Baroque breakdancing in Berlin

Gramophone
Friday, April 23, 2010

Amid the myriad cross-genre exercises that crop up on the cultural horizon here, few are as successful and thrilling as Flying Bach, an unexpected meeting of baroque music and hip-hop dancing.

Performed in the pavilion of Mies van der Rohe’s striking Neue Nationalgalerie, the 70-minute show sets the first book of the Well-Tempered Clavier to choreography by the renowned break dance troupe The Flying Steps. During the course of the evening, Bach’s 24 preludes and fugues are performed alternately on piano, cembalo and an electronic remix.

Since opening on April 13, the show’s run through to the end of the month has quickly sold out. (Additional performances have been added from May 15–17 and returns may be available at the box office).

It’s not surprising, considering how exhilarating this show is.
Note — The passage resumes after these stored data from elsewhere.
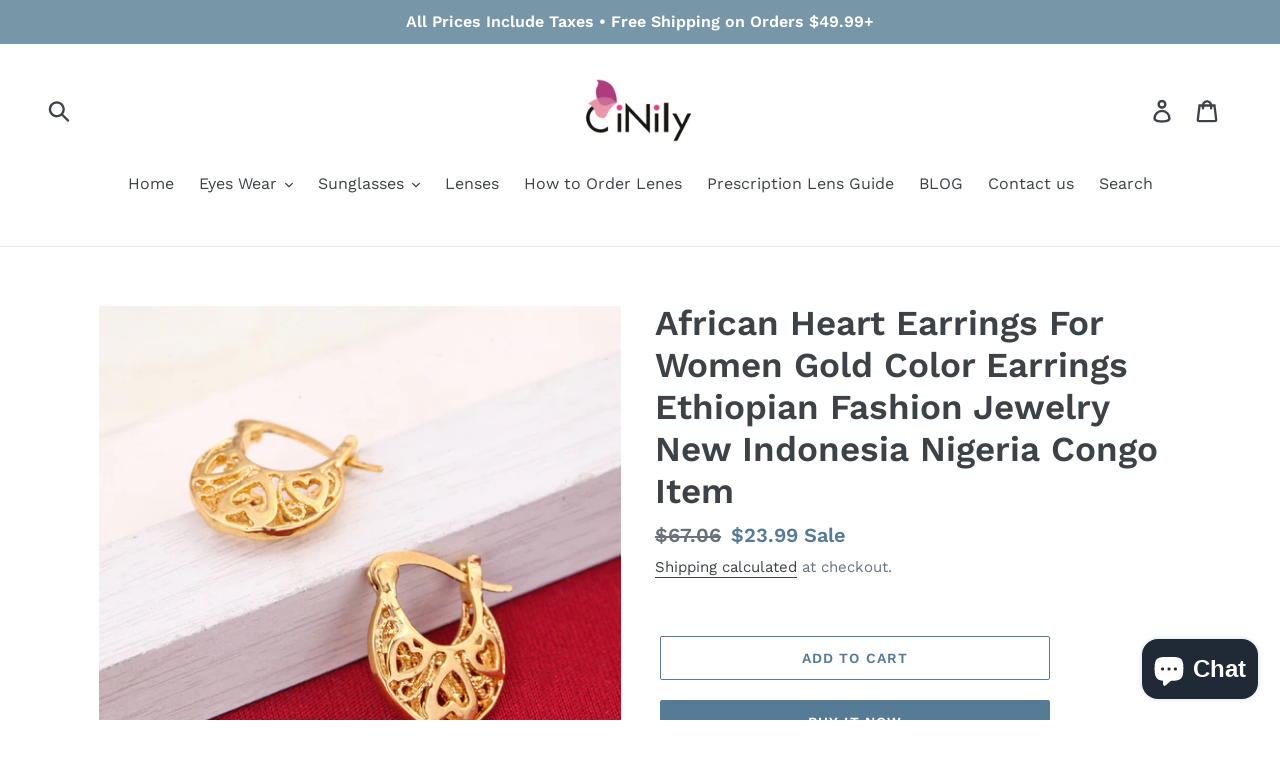

--- FILE ---
content_type: text/html; charset=utf-8
request_url: https://www.google.com/recaptcha/api2/aframe
body_size: 185
content:
<!DOCTYPE HTML><html><head><meta http-equiv="content-type" content="text/html; charset=UTF-8"></head><body><script nonce="90wRWFWuHvz2dQ71443rgQ">/** Anti-fraud and anti-abuse applications only. See google.com/recaptcha */ try{var clients={'sodar':'https://pagead2.googlesyndication.com/pagead/sodar?'};window.addEventListener("message",function(a){try{if(a.source===window.parent){var b=JSON.parse(a.data);var c=clients[b['id']];if(c){var d=document.createElement('img');d.src=c+b['params']+'&rc='+(localStorage.getItem("rc::a")?sessionStorage.getItem("rc::b"):"");window.document.body.appendChild(d);sessionStorage.setItem("rc::e",parseInt(sessionStorage.getItem("rc::e")||0)+1);localStorage.setItem("rc::h",'1769576016948');}}}catch(b){}});window.parent.postMessage("_grecaptcha_ready", "*");}catch(b){}</script></body></html>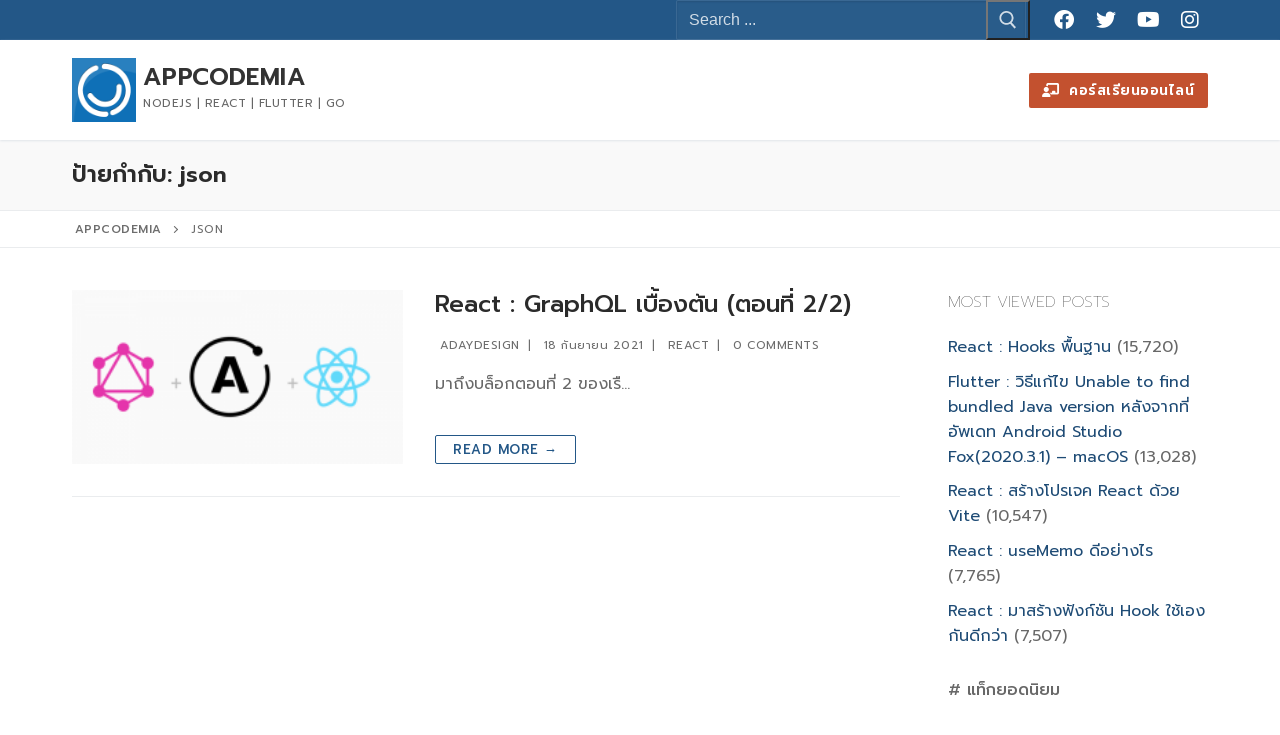

--- FILE ---
content_type: text/html; charset=utf-8
request_url: https://www.google.com/recaptcha/api2/aframe
body_size: 267
content:
<!DOCTYPE HTML><html><head><meta http-equiv="content-type" content="text/html; charset=UTF-8"></head><body><script nonce="1PiD2vYu3z6dP1O1LgYR4w">/** Anti-fraud and anti-abuse applications only. See google.com/recaptcha */ try{var clients={'sodar':'https://pagead2.googlesyndication.com/pagead/sodar?'};window.addEventListener("message",function(a){try{if(a.source===window.parent){var b=JSON.parse(a.data);var c=clients[b['id']];if(c){var d=document.createElement('img');d.src=c+b['params']+'&rc='+(localStorage.getItem("rc::a")?sessionStorage.getItem("rc::b"):"");window.document.body.appendChild(d);sessionStorage.setItem("rc::e",parseInt(sessionStorage.getItem("rc::e")||0)+1);localStorage.setItem("rc::h",'1768988114674');}}}catch(b){}});window.parent.postMessage("_grecaptcha_ready", "*");}catch(b){}</script></body></html>

--- FILE ---
content_type: application/javascript; charset=utf-8
request_url: https://fundingchoicesmessages.google.com/f/AGSKWxVjCSXvbopf5_vYgOrzgy2xrzOFmz7saPjX9OwDv0KvwJm735BW86r4LMgqilCaDaHpwsmksx-kk8PZ_EtE3XxjLdM7TD1kROR8sy2i9AOjEj-4lnmhmvJa8KHxUkbpzo0a5fNRvKQh7EBb1antw_Lh5RAfeIKG_3-W5cHfD17hq7_Xpe0dRRmSysbx/_/adssrv./rotatingpeels./ad_choices_.gg/ads/_ads_iframe_
body_size: -1291
content:
window['54b5f6c1-7aca-4e5e-8ad9-aa7c825517e8'] = true;

--- FILE ---
content_type: application/javascript; charset=utf-8
request_url: https://fundingchoicesmessages.google.com/f/AGSKWxUGi6ZclB_ac3kyv9VadHX5MBl7oGYMqm5i6TQNL1IBN9yGMAcZ6iyED3M_Ns0GESwdH19NAYzU0_4HIftwraR2Xqe9z_M4Ofu2lQl_sdLvcTgKySHG_3k0eUYDFCFYB60GONa5iA==?fccs=W251bGwsbnVsbCxudWxsLG51bGwsbnVsbCxudWxsLFsxNzY4OTg4MTE0LDk2NzAwMDAwMF0sbnVsbCxudWxsLG51bGwsW251bGwsWzcsNl0sbnVsbCxudWxsLG51bGwsbnVsbCxudWxsLG51bGwsbnVsbCxudWxsLG51bGwsMV0sImh0dHBzOi8vd3d3LmFwcGNvZGVtaWEuY29tL3RhZy9qc29uLyIsbnVsbCxbWzgsIjlvRUJSLTVtcXFvIl0sWzksImVuLVVTIl0sWzE2LCJbMSwxLDFdIl0sWzE5LCIyIl0sWzE3LCJbMF0iXSxbMjQsIiJdLFsyOSwiZmFsc2UiXV1d
body_size: 112
content:
if (typeof __googlefc.fcKernelManager.run === 'function') {"use strict";this.default_ContributorServingResponseClientJs=this.default_ContributorServingResponseClientJs||{};(function(_){var window=this;
try{
var qp=function(a){this.A=_.t(a)};_.u(qp,_.J);var rp=function(a){this.A=_.t(a)};_.u(rp,_.J);rp.prototype.getWhitelistStatus=function(){return _.F(this,2)};var sp=function(a){this.A=_.t(a)};_.u(sp,_.J);var tp=_.ed(sp),up=function(a,b,c){this.B=a;this.j=_.A(b,qp,1);this.l=_.A(b,_.Pk,3);this.F=_.A(b,rp,4);a=this.B.location.hostname;this.D=_.Fg(this.j,2)&&_.O(this.j,2)!==""?_.O(this.j,2):a;a=new _.Qg(_.Qk(this.l));this.C=new _.dh(_.q.document,this.D,a);this.console=null;this.o=new _.mp(this.B,c,a)};
up.prototype.run=function(){if(_.O(this.j,3)){var a=this.C,b=_.O(this.j,3),c=_.fh(a),d=new _.Wg;b=_.hg(d,1,b);c=_.C(c,1,b);_.jh(a,c)}else _.gh(this.C,"FCNEC");_.op(this.o,_.A(this.l,_.De,1),this.l.getDefaultConsentRevocationText(),this.l.getDefaultConsentRevocationCloseText(),this.l.getDefaultConsentRevocationAttestationText(),this.D);_.pp(this.o,_.F(this.F,1),this.F.getWhitelistStatus());var e;a=(e=this.B.googlefc)==null?void 0:e.__executeManualDeployment;a!==void 0&&typeof a==="function"&&_.To(this.o.G,
"manualDeploymentApi")};var vp=function(){};vp.prototype.run=function(a,b,c){var d;return _.v(function(e){d=tp(b);(new up(a,d,c)).run();return e.return({})})};_.Tk(7,new vp);
}catch(e){_._DumpException(e)}
}).call(this,this.default_ContributorServingResponseClientJs);
// Google Inc.

//# sourceURL=/_/mss/boq-content-ads-contributor/_/js/k=boq-content-ads-contributor.ContributorServingResponseClientJs.en_US.9oEBR-5mqqo.es5.O/d=1/exm=ad_blocking_detection_executable,kernel_loader,loader_js_executable/ed=1/rs=AJlcJMwtVrnwsvCgvFVyuqXAo8GMo9641A/m=cookie_refresh_executable
__googlefc.fcKernelManager.run('\x5b\x5b\x5b7,\x22\x5b\x5bnull,\\\x22appcodemia.com\\\x22,\\\x22AKsRol9Rc2eeluARhtvSvhmNpQqxZfzvj0Grc8W6TSXMq4lq_yAHYdmMmh46vgpzEQH7foOp1bt4bCwFXu3vg3YIg0tHQ1xiPZZB3fnWqigIaw1P0GbbBGXOJoljIc35LMxoeDvnixJeBra5sDuh6cOK3kijJTcnjw\\\\u003d\\\\u003d\\\x22\x5d,null,\x5b\x5bnull,null,null,\\\x22https:\/\/fundingchoicesmessages.google.com\/f\/AGSKWxUjeB3WMRIil-R-g4S-9MgezXeTEc50OZEUFXYEzDb9lbPGavbbY99Wn1Udvng9WXOSIEspX7xRgH0PVo2aJl9-M3aEBUJ33wmE1lQ_ErtaaeDdLhJsZuA1TwYX5w54KD1QpNFIOQ\\\\u003d\\\\u003d\\\x22\x5d,null,null,\x5bnull,null,null,\\\x22https:\/\/fundingchoicesmessages.google.com\/el\/AGSKWxXD4OB5QyeaPAQ9o6PR3WKWFKdJjxbztydXoY1QTZzIt1u_Fed9TdIOCG8Fg8enExTmiBAqhWgqx5dvm0LIzZFW9HQffKXYExzlZmy-CtghajycRu15lFTH5lkfquR1dfeVkP9aDw\\\\u003d\\\\u003d\\\x22\x5d,null,\x5bnull,\x5b7,6\x5d,null,null,null,null,null,null,null,null,null,1\x5d\x5d,\x5b3,1\x5d\x5d\x22\x5d\x5d,\x5bnull,null,null,\x22https:\/\/fundingchoicesmessages.google.com\/f\/AGSKWxWUwhEB1n0AnURozaMIORvC2bvfUDVZjIFky3U6uyWJbi4_e8c1Zc0RPes1wrYvUus7wu4mIbfOwFQumWV65_yXpADwVsWrlWh4ykt0Yzj0Q-_aKnYQtDZjzQnXjhWVPaX1doQTlg\\u003d\\u003d\x22\x5d\x5d');}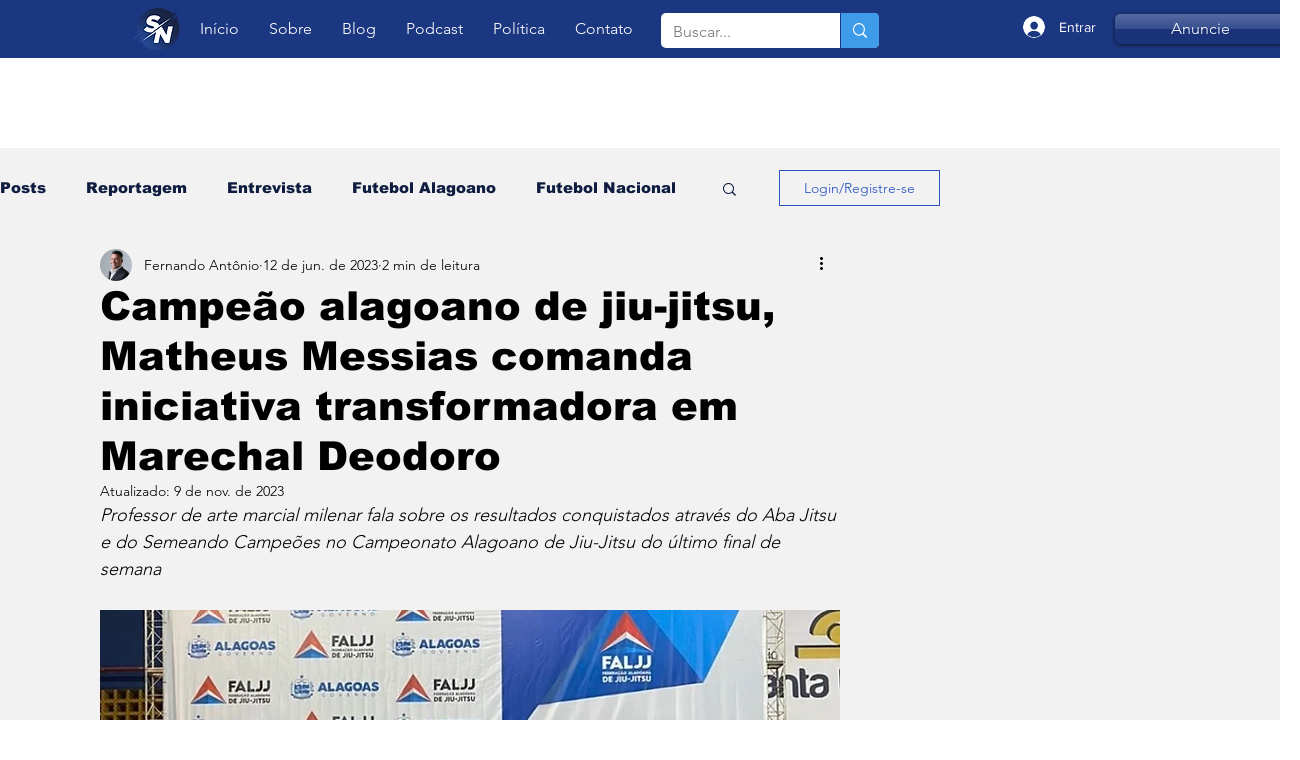

--- FILE ---
content_type: text/html; charset=utf-8
request_url: https://www.google.com/recaptcha/api2/aframe
body_size: 265
content:
<!DOCTYPE HTML><html><head><meta http-equiv="content-type" content="text/html; charset=UTF-8"></head><body><script nonce="byCnev_HgtXtC_1CL6ozXA">/** Anti-fraud and anti-abuse applications only. See google.com/recaptcha */ try{var clients={'sodar':'https://pagead2.googlesyndication.com/pagead/sodar?'};window.addEventListener("message",function(a){try{if(a.source===window.parent){var b=JSON.parse(a.data);var c=clients[b['id']];if(c){var d=document.createElement('img');d.src=c+b['params']+'&rc='+(localStorage.getItem("rc::a")?sessionStorage.getItem("rc::b"):"");window.document.body.appendChild(d);sessionStorage.setItem("rc::e",parseInt(sessionStorage.getItem("rc::e")||0)+1);localStorage.setItem("rc::h",'1769099621516');}}}catch(b){}});window.parent.postMessage("_grecaptcha_ready", "*");}catch(b){}</script></body></html>

--- FILE ---
content_type: application/javascript; charset=utf-8
request_url: https://fundingchoicesmessages.google.com/f/AGSKWxW9KBotg_egV5pkSJRpjtWqMyqtQzpapHSJM2BAFCBNIbdnu0LWHssuRaIInl0_7rZDak5KtyJpzvG1WVHdAMO_SFJo-mPxXdI_OpZMWonl3OAm5kamrW6yZt_t93eEFNegbW8xL1yIuyfrvffyxVSGjhPstu-MJd2V-eZrrmLCtevwZ8DycYG7jqWl/_/adjoin._ad_handler./ugoads./adblockl./ad_frame?
body_size: -1290
content:
window['34d9b6b0-282e-452d-8ec2-7d0835d9b7db'] = true;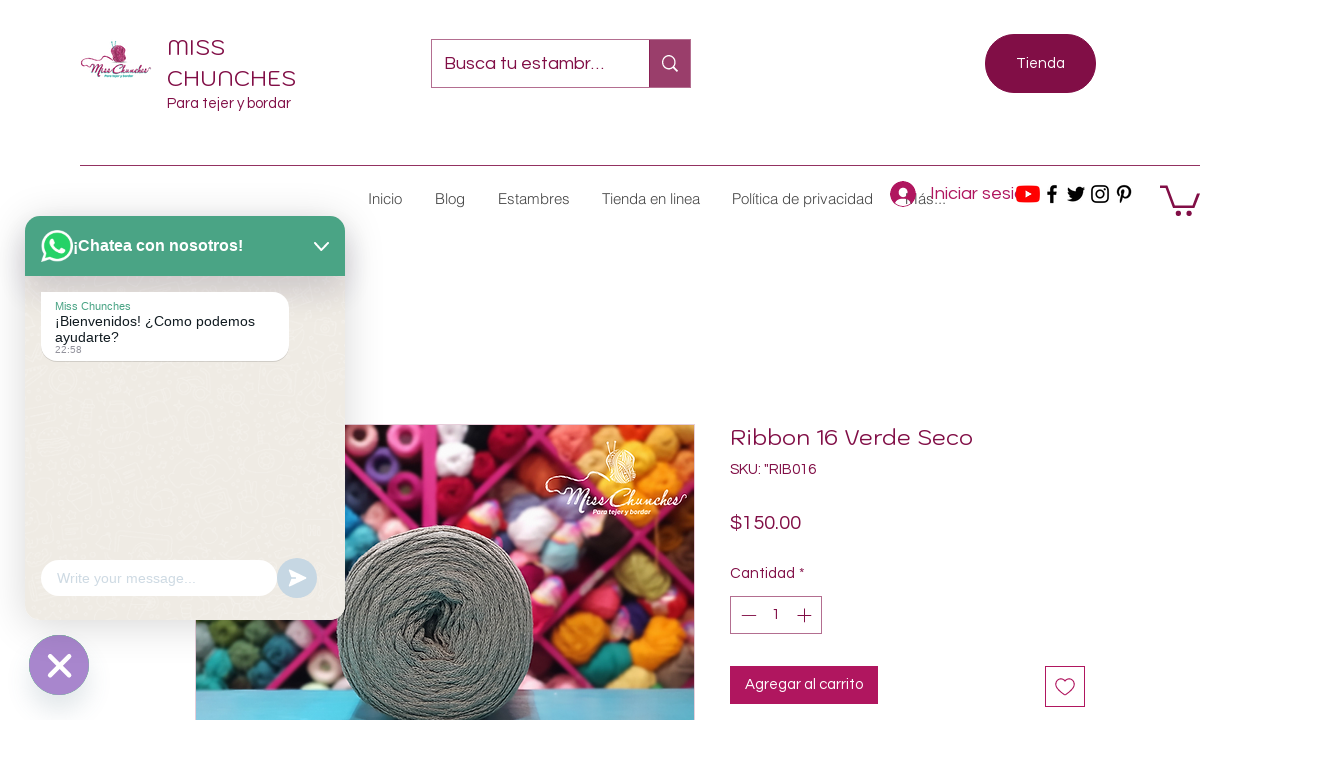

--- FILE ---
content_type: text/html; charset=utf-8
request_url: https://accounts.google.com/o/oauth2/postmessageRelay?parent=https%3A%2F%2Fstatic.parastorage.com&jsh=m%3B%2F_%2Fscs%2Fabc-static%2F_%2Fjs%2Fk%3Dgapi.lb.en.2kN9-TZiXrM.O%2Fd%3D1%2Frs%3DAHpOoo_B4hu0FeWRuWHfxnZ3V0WubwN7Qw%2Fm%3D__features__
body_size: 164
content:
<!DOCTYPE html><html><head><title></title><meta http-equiv="content-type" content="text/html; charset=utf-8"><meta http-equiv="X-UA-Compatible" content="IE=edge"><meta name="viewport" content="width=device-width, initial-scale=1, minimum-scale=1, maximum-scale=1, user-scalable=0"><script src='https://ssl.gstatic.com/accounts/o/2580342461-postmessagerelay.js' nonce="04EIhxKSVAQBPaSN7E4IWw"></script></head><body><script type="text/javascript" src="https://apis.google.com/js/rpc:shindig_random.js?onload=init" nonce="04EIhxKSVAQBPaSN7E4IWw"></script></body></html>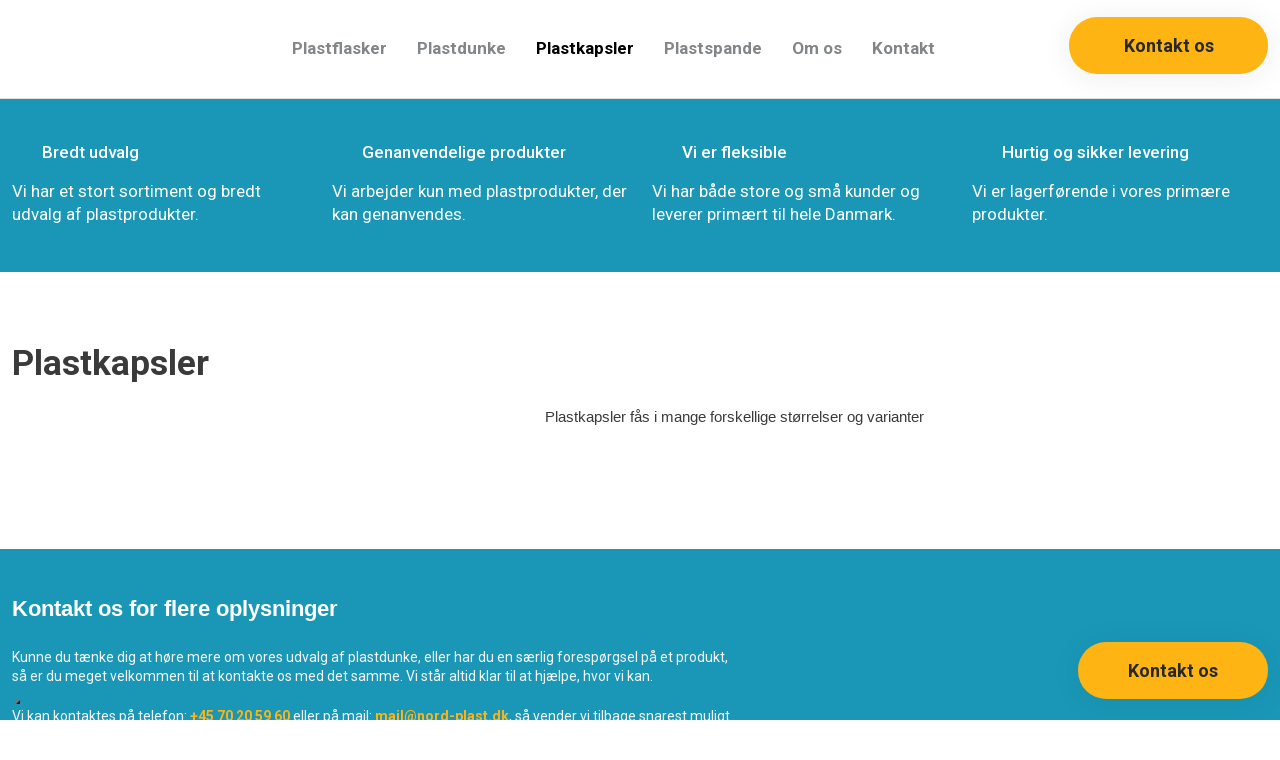

--- FILE ---
content_type: application/javascript; charset=utf-8
request_url: https://cs.iubenda.com/cookie-solution/confs/js/26384037.js
body_size: -145
content:
_iub.csRC = { consApiKey: 'iBaoc62VW48CnoMh6s4ltvd1D2f6U9yC', publicId: 'a1ebc9ef-1c69-415f-b04a-731d7b8d6dc4', floatingGroup: false };
_iub.csEnabled = true;
_iub.csPurposes = [4,3,5,1];
_iub.cpUpd = 1715860634;
_iub.csFeatures = {"geolocation_setting":false,"cookie_solution_white_labeling":1,"rejection_recovery":false,"full_customization":true,"multiple_languages":"da","mobile_app_integration":true};
_iub.csT = null;
_iub.googleConsentModeV2 = true;
_iub.totalNumberOfProviders = 4;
The two dozen short pieces that make up the Well-Tempered Clavier turn out to be perfectly-suited to the intense and at-times battle-like displays of virtuosity that the Flying Steps performers have devised. The result is a cross-pollination that highlights unlikely connections between Baroque music and hip-hop dance traditions.

Bach’s contrapuntal complexity is very much at home with the rapid and often-confrontational dance moves. Like Baroque music, breakdance is highly controlled and disciplined, yet allows for varied individual displays of virtuoso and bravura. The full-body dance combinations that are primary to break dance – many of them borrowed from gymnastics and martial art, including handstands, headstands and freezes – combine with the shape-shifting music to create an intense and visceral performance.

The windmill, an impressive power move where the dancer rolls his torso continuously on the floor as his legs twirl in a V shape in the air, was an effective illustration of Bach’s arpeggiated chords and sequences. And in the fugues, various groupings of dancers illustrated the multiple voices with both precision and spontaneity.

Christoph Hagel, Flying Bach’s musical director, is well-known in Berlin for his unorthodox musical outings, which in the past have included operas staged in circuses, discos and even an U-Bahn station.

“The dream is: Bach as street art and break dance as Kunst,” Hagel explains in an online promotional video spot. “For the past 10 years,” he continues, “it has been my goal to call holy art into the today’s global world. Perhaps never before as radically as with this project.”